Indeed, SKYTRAX plans to scrutiny 'Onboard Catering' quality levels offered by airlines around the world and award a Star Dining Certification to those who deserve it, as of January 2012.
The program will not be about evaluating the level of luxury in top classes' offerings such as bubbling champagne or duck liver pâtée, but will assess all meals across all spectrums of airline classes, from the standards of buy-onboard to first-class multi-courses. The Star Dining Certification will evaluate every type of meal for every type of passenger.
The inspection will cover food flavour, freshness and quality at the time of service onboard. The highest award will be the Five Star Dining Certification, and the ladder of stars will help airlines enhance the quality of their in-flight meals. SKYTRAX experts will apply the same objective, rigorous evaluation and use the same assessing criteria not only across meals from different airline classes but also across all kinds of cultural gastronomies.
Also included in the analysis will be alcoholic and non-alcohol beverages and this will represent a very important component of the evaluation, says SKYTRAX. Again here, the company will apply the same rigorous methods of evaluation for every kind of drink, be it a vintage wine or a regional tea.
While SKYTRAX does already offer an assessment of onboard servings through its Airline Star Ranking programme, the Star Dining Certification will analyze meals much more meticulously.
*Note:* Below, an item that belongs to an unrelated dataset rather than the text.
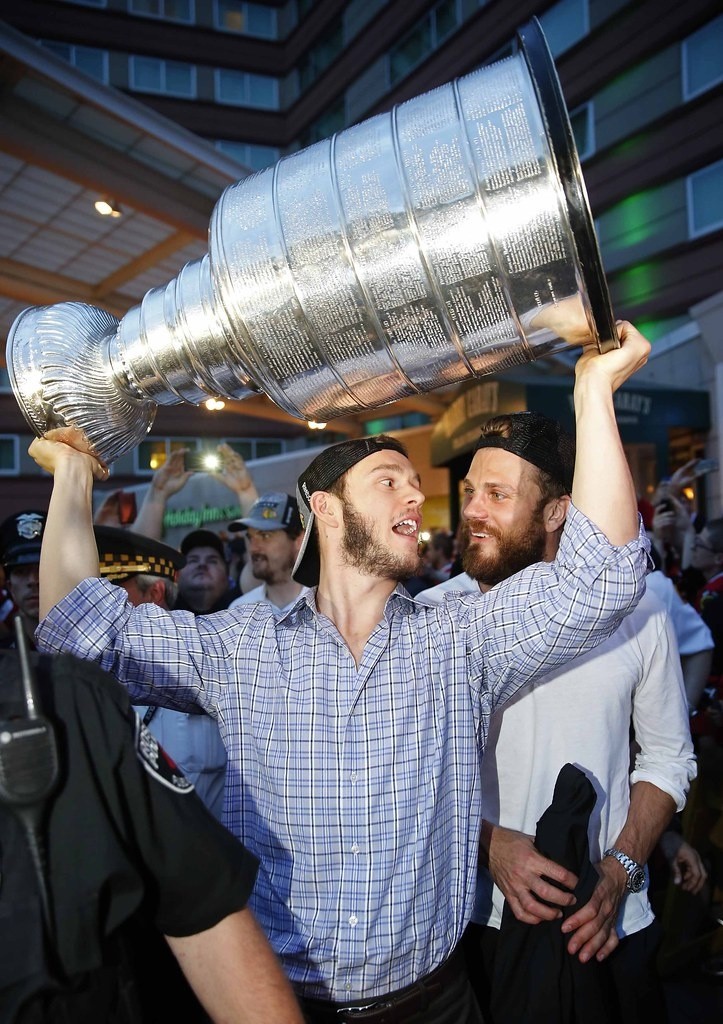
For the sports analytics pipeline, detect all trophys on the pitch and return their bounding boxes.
[6,15,622,474]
The certification will become a reference for both airlines and customers; for airline to improve the onboard dining experience offered to their guests through expert analysis and for customers to know more about what they are eating and compare meals across different airlines.
Nothing will be left to uncertainty anymore; the quality of the meal waiting for you on your next flight will be made available through deep research.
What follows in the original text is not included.